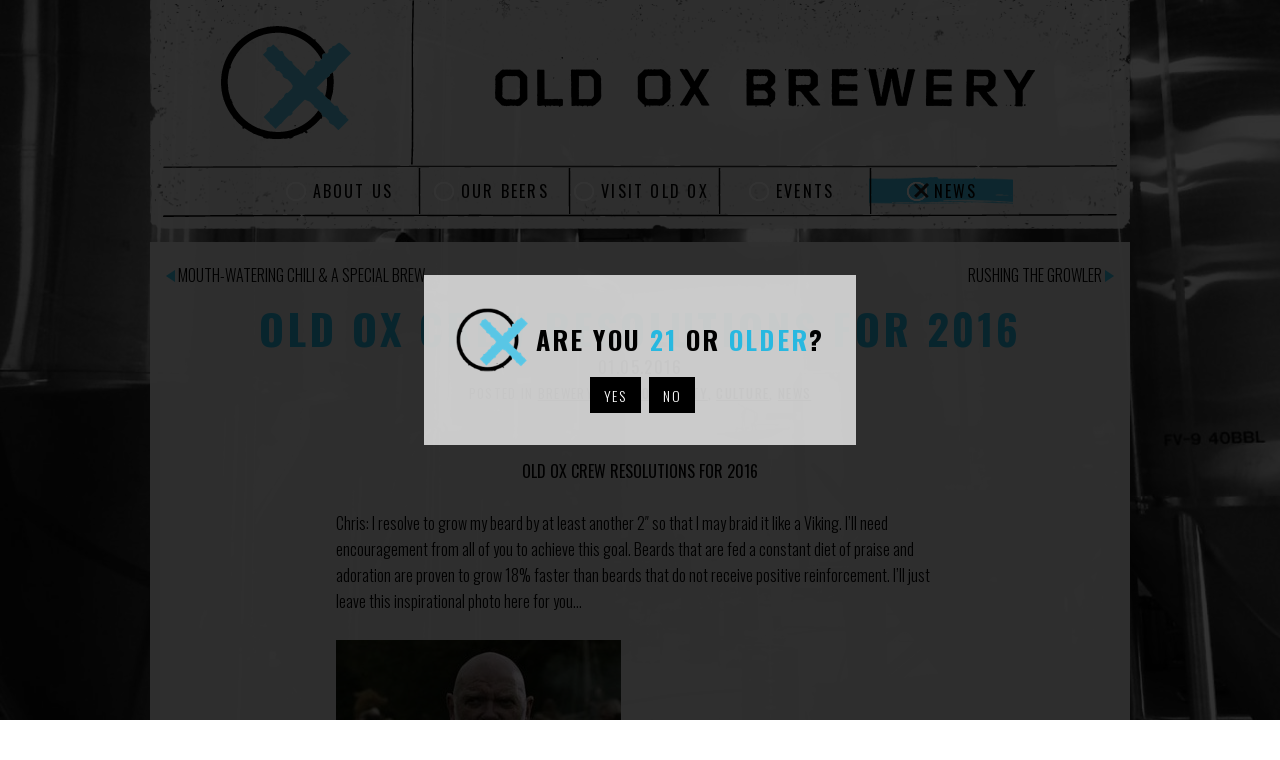

--- FILE ---
content_type: text/plain
request_url: https://www.google-analytics.com/j/collect?v=1&_v=j102&a=2013752694&t=pageview&_s=1&dl=https%3A%2F%2Fwww.oldoxbrewery.com%2F2016%2F01%2Fold-ox-crew-resolutions-for-2016%2F&ul=en-us%40posix&dt=Old%20Ox%20Crew%20Resolutions%20for%202016%20%E2%80%93%20Old%20Ox%20Brewery%20%7C%20Washington%20DC%20Brewery%20in%20Ashburn%2C%20VA&sr=1280x720&vp=1280x720&_u=IEBAAEABAAAAACAAI~&jid=316395169&gjid=749774220&cid=2069747227.1769386154&tid=UA-59496280-1&_gid=955652069.1769386154&_r=1&_slc=1&z=677729425
body_size: -451
content:
2,cG-3H1JKW46PR

--- FILE ---
content_type: image/svg+xml
request_url: https://www.oldoxbrewery.com/content/themes/oldoxbrewery-theme/images/hamburger.svg
body_size: -347
content:
<svg xmlns="http://www.w3.org/2000/svg" viewBox="0 0 110 82.999"><path d="M0 0h110v15.216H0V0zm0 33.2h110v15.216H0V33.2zm0 34.583h110v15.216H0V67.783z"/></svg>

--- FILE ---
content_type: application/javascript; charset=UTF-8
request_url: https://www.oldoxbrewery.com/content/themes/oldoxbrewery-theme/scripts/main.min.js?ver=1.10
body_size: 234
content:
!function(s){"use strict";var e={COOKIE_NAME:"age-verified",REDIRECT_URL:"https://google.com",init:function(){if(this.$el=s("#age-verification"),!this.$el.length)throw new Error("Age verification element does not exist");this.isVerified()||(this.$el.on("click","button",s.proxy(this,"onVerify")),this.show())},show:function(){s("body").addClass("has-av-modal")},hide:function(){s("body").removeClass("has-av-modal")},onVerify:function(e){e.preventDefault(),"yes"===e.currentTarget.name?(this.verify(),this.hide()):location.assign(this.REDIRECT_URL)},isVerified:function(){for(var e,i,t=this.COOKIE_NAME,n=0,o=document.cookie.split(";")||[];n<o.length;n++)if((i=s.trim(o[n]).split("="))[0]===t){e=i[1];break}return e},verify:function(){var e,i,t,n;e=this.COOKIE_NAME,i=!0,document.cookie=e+"="+JSON.stringify(i)+(t?"; path="+t:"")+(n?"; expiration="+n:"")}};s(function(){e.init()})}(jQuery),""===document.createElement("detect").style.borderImage&&(document.getElementsByTagName("body")[0].className+=" has-border-image"),function(e,i){"use strict";var t=e("nav.primary"),n=e("#mast"),o="expanded";e(window).on("resize",i.debounce(function(){t.removeClass(o)},300,!0)),e("#mast .menu").on("click focus",function(){t.toggleClass(o)}),n.waypoint("sticky",{offset:-n.outerHeight(!0)})}(jQuery,_);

* _Try it_
Except for the pictures, write the data out exactly.

* _Answer section_
--- FILE ---
content_type: text/plain
request_url: https://www.google-analytics.com/j/collect?v=1&_v=j102&a=2013752694&t=pageview&_s=1&dl=https%3A%2F%2Fwww.oldoxbrewery.com%2F2016%2F01%2Fold-ox-crew-resolutions-for-2016%2F&ul=en-us%40posix&dt=Old%20Ox%20Crew%20Resolutions%20for%202016%20%E2%80%93%20Old%20Ox%20Brewery%20%7C%20Washington%20DC%20Brewery%20in%20Ashburn%2C%20VA&sr=1280x720&vp=1280x720&_u=IEBAAEABAAAAACAAI~&jid=316395169&gjid=749774220&cid=2069747227.1769386154&tid=UA-59496280-1&_gid=955652069.1769386154&_r=1&_slc=1&z=677729425
body_size: -451
content:
2,cG-3H1JKW46PR

--- FILE ---
content_type: image/svg+xml
request_url: https://www.oldoxbrewery.com/content/themes/oldoxbrewery-theme/images/hamburger.svg
body_size: -347
content:
<svg xmlns="http://www.w3.org/2000/svg" viewBox="0 0 110 82.999"><path d="M0 0h110v15.216H0V0zm0 33.2h110v15.216H0V33.2zm0 34.583h110v15.216H0V67.783z"/></svg>

--- FILE ---
content_type: application/javascript; charset=UTF-8
request_url: https://www.oldoxbrewery.com/content/themes/oldoxbrewery-theme/scripts/main.min.js?ver=1.10
body_size: 234
content:
!function(s){"use strict";var e={COOKIE_NAME:"age-verified",REDIRECT_URL:"https://google.com",init:function(){if(this.$el=s("#age-verification"),!this.$el.length)throw new Error("Age verification element does not exist");this.isVerified()||(this.$el.on("click","button",s.proxy(this,"onVerify")),this.show())},show:function(){s("body").addClass("has-av-modal")},hide:function(){s("body").removeClass("has-av-modal")},onVerify:function(e){e.preventDefault(),"yes"===e.currentTarget.name?(this.verify(),this.hide()):location.assign(this.REDIRECT_URL)},isVerified:function(){for(var e,i,t=this.COOKIE_NAME,n=0,o=document.cookie.split(";")||[];n<o.length;n++)if((i=s.trim(o[n]).split("="))[0]===t){e=i[1];break}return e},verify:function(){var e,i,t,n;e=this.COOKIE_NAME,i=!0,document.cookie=e+"="+JSON.stringify(i)+(t?"; path="+t:"")+(n?"; expiration="+n:"")}};s(function(){e.init()})}(jQuery),""===document.createElement("detect").style.borderImage&&(document.getElementsByTagName("body")[0].className+=" has-border-image"),function(e,i){"use strict";var t=e("nav.primary"),n=e("#mast"),o="expanded";e(window).on("resize",i.debounce(function(){t.removeClass(o)},300,!0)),e("#mast .menu").on("click focus",function(){t.toggleClass(o)}),n.waypoint("sticky",{offset:-n.outerHeight(!0)})}(jQuery,_);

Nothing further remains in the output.